▶ YOUR GOAL: From the listing below, extract every line that contains the word "located" and copy each of those lines in full, keeping their original order.

◇ ◇ ◇

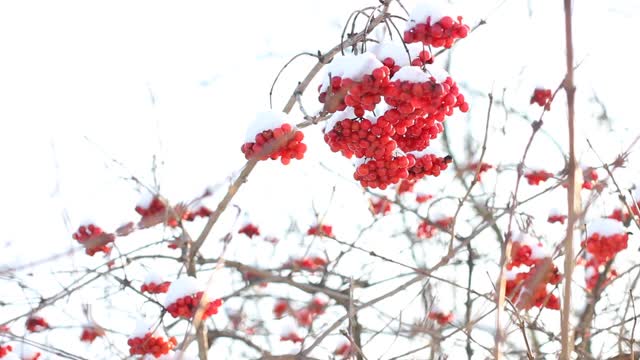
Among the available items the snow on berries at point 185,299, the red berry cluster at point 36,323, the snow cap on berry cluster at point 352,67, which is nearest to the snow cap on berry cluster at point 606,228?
the snow on berries at point 185,299

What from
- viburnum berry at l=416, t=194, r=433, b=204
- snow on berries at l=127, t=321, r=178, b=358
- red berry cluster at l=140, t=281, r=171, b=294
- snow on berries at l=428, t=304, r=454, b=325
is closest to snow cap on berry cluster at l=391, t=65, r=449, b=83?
snow on berries at l=127, t=321, r=178, b=358

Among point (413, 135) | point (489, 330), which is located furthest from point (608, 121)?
point (489, 330)

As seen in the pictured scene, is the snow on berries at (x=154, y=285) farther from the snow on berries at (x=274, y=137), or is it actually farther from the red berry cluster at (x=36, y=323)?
the snow on berries at (x=274, y=137)

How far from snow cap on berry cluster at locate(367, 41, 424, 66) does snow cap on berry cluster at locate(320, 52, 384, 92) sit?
118 mm

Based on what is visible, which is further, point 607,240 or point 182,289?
point 607,240

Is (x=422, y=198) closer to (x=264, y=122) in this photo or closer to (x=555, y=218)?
(x=555, y=218)

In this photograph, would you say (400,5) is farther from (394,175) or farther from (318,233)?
(318,233)

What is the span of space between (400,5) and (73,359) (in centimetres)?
206

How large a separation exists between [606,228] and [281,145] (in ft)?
8.72

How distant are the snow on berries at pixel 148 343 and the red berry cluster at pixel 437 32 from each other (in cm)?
223

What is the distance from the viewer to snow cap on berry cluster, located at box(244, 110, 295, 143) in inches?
96.3

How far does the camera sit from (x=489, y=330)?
1636 millimetres

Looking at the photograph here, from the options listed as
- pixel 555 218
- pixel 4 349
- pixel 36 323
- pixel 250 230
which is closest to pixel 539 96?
pixel 555 218

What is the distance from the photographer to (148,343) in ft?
13.0
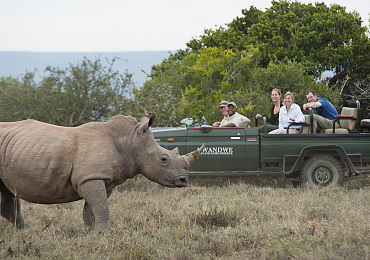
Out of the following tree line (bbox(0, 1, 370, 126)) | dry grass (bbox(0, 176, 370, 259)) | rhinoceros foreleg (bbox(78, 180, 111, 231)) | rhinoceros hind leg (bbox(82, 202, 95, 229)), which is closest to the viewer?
dry grass (bbox(0, 176, 370, 259))

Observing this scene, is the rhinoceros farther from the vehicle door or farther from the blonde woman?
the blonde woman

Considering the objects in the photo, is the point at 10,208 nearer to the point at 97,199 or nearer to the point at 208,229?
the point at 97,199

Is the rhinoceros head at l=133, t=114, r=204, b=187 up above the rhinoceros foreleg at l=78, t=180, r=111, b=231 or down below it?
above

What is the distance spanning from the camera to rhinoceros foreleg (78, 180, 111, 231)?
641 centimetres

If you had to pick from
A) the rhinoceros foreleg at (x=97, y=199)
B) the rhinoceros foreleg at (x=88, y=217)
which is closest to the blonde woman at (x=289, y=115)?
the rhinoceros foreleg at (x=88, y=217)

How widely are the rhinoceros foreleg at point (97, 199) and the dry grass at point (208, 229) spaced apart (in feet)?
0.55

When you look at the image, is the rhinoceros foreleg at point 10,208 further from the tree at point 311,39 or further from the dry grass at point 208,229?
the tree at point 311,39

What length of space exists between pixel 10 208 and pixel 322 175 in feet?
→ 22.4

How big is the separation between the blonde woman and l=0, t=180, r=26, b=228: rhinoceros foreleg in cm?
591

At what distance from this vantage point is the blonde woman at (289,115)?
11.2m

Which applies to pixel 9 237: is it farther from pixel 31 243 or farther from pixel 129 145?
pixel 129 145

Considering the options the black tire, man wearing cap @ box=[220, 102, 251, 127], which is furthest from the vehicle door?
the black tire

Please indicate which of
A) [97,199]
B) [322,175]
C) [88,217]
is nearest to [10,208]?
[88,217]

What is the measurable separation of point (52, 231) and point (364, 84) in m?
24.7
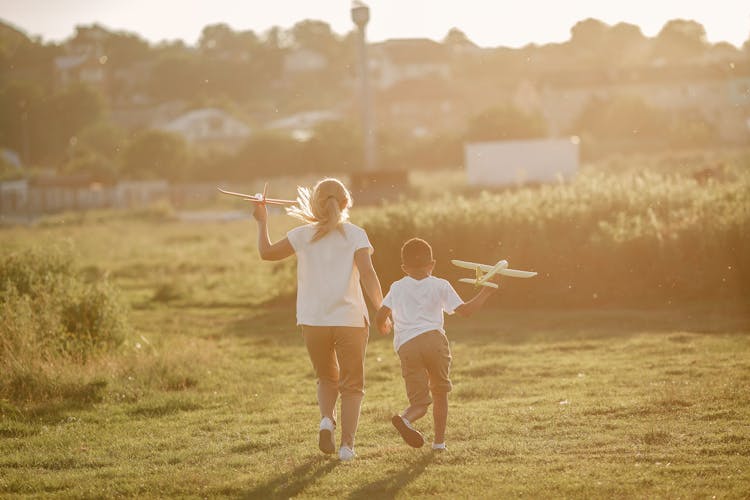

◇ ◇ ◇

▶ OUTPUT OF THE TASK:
Among point (413, 135) | point (489, 330), which is located furthest from point (608, 121)?
What is the distance from the viewer to snow cap on berry cluster, located at box(244, 110, 295, 143) in inches?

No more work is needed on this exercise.